Mr. Magee’s medical records show that in the two years following his shoulder procedures, he requested medical attention fairly frequently, mostly for concerns unrelated to his shoulder. When he complained of shoulder pain, he typically received treatment, including a referral to an orthopedist. He sometimes
refused treatment that was offered to him or missed an appointment. (Doc. 12, pp. 120-25). Dr. Holcomb’s efforts to order the MRI that an orthopedist recommended were complicated by COVID. Mr. Magee’s most persistent complaints of shoulder
pain occurred in the month before he was transferred from FCI Talladega to another BOP facility. (See generally Docs. 12, 15). On this record, expert testimony will not advance Mr. Magee’s effort to establish a breach of the standard of care. Mr. Magee asks the Court to consider recent medical records from the facility
where he currently is housed. (Doc. 29).
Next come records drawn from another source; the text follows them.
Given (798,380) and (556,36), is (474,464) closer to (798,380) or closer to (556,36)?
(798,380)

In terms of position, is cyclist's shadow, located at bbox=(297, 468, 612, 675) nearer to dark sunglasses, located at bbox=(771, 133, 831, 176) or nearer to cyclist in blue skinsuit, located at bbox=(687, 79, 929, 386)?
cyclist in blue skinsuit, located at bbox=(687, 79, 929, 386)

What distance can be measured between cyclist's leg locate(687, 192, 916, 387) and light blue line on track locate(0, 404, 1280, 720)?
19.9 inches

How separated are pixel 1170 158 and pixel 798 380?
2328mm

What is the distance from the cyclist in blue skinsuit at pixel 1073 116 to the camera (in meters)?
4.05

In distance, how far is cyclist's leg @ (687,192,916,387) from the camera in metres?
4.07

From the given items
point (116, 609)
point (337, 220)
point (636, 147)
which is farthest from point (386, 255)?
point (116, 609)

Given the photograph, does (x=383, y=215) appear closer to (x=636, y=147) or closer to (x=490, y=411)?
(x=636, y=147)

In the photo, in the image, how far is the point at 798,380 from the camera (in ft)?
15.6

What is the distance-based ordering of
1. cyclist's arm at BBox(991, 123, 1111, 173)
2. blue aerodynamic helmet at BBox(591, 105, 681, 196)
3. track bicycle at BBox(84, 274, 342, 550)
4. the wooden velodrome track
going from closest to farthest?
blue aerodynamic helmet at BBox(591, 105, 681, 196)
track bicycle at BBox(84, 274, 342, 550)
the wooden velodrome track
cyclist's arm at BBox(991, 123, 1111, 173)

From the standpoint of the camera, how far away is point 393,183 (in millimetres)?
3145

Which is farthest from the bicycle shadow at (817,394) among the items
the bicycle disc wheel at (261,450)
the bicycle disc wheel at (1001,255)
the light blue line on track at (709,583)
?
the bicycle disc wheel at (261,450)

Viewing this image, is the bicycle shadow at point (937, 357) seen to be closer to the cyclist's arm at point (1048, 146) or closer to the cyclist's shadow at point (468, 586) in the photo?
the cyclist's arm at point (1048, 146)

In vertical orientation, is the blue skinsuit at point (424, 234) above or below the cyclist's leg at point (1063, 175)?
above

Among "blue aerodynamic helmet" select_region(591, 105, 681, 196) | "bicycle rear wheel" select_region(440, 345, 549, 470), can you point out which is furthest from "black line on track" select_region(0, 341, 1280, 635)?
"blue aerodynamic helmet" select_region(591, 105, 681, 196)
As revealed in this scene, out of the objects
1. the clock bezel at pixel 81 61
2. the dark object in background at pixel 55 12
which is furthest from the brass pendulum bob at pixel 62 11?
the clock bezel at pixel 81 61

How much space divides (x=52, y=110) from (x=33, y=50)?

He reports that since arriving at his new facility in early 2021, he has received “x-rays and physical examination, which is the same treatment Defendant(s) (F.C.I.- Talladega) denied Magee from Jan. 5, 2018
thru Jan. 31, 2021.” (Doc. 27, p. 2). Mr. Magee’s medical records contradict his assertion that the medical staff at FCI Talladega refused him physical exams or x- rays of his shoulder. Mr. Magee also reports that, at his new facility, he was referred
for an MRI despite the Delta variant of COVID, and he received an MRI on August 31, 2021. (Doc. 27, p. 2). Given the complications of the COVID-19 pandemic, on the record in this case, the Court will not second-guess scheduling decisions that FCI
Talladega medical staff had to make when seeking outside treatment for Mr. Magee.4 Because the plain information in Mr. Magee’s medical records contradict his contention that the medical treatment he received at FCI Talladega following the January 2018 procedures to repair his dislocated shoulder were inadequate and
constituted a breach of the standard of care, the Court will not appoint an expert pursuant to Rule 706 of the Federal Rules of Evidence. Mr. Magee’s records are consistent with Dr. Holbrooke’s general description of Mr. Magee’s medical
treatment in the two years following his shoulder procedures. (Doc. 12, pp. 29-35). Some of the supplemental medical records that Mr. Magee submitted are duplicates of medical records that the United States supplied, and none of the supplemental records suggests that medical staff at FCI Talladega refused him adequate medical
care when he complained of shoulder pain. Mr. Magee made two trips to the
4 The challenges that COVID has created run the gamut. In 2019 and 2020, many prisons were on lockdown. When a vaccination for COVID became available early in 2021, prisons gained more flexibility, though that flexibility was curtailed when the Delta variant of the COVID virus began spreading. Mr. Magee’s medical records indicate that FCI Talladega was on lockdown during several periods in which he sought medical treatment. emergency room in 2018, and he saw an orthopedist early in 2020 based on a referral he received late in November of 2019 when he complained of shoulder pain. Delays in treatment in 2020 were the product of COVID restrictions. Because Mr. Magee’s medical records demonstrate that the medical staff at FCI Talladega did not breach the standard of care, Mr. Magee’s FTCA claim against the United States fail as a
matter of law. Having reviewed the materials in the Court’s electronic docket, including the report and recommendation, Mr. Magee’s objections, and Mr. Magee’s medical records, the Court overrules Mr. Magee’s objections and accepts the Magistrate Judge’s recommendation. Accordingly, the Court denies Mr. Magee’s requests for appointment of psychiatric and medical experts. The Court grants Mr. Magee’s request to supplement his FCI Talladega medical records. (Doc. 15). By separate order, the Court will grant the defendant’s motion for summary judgment. DONE and ORDERED this September 29, 2021.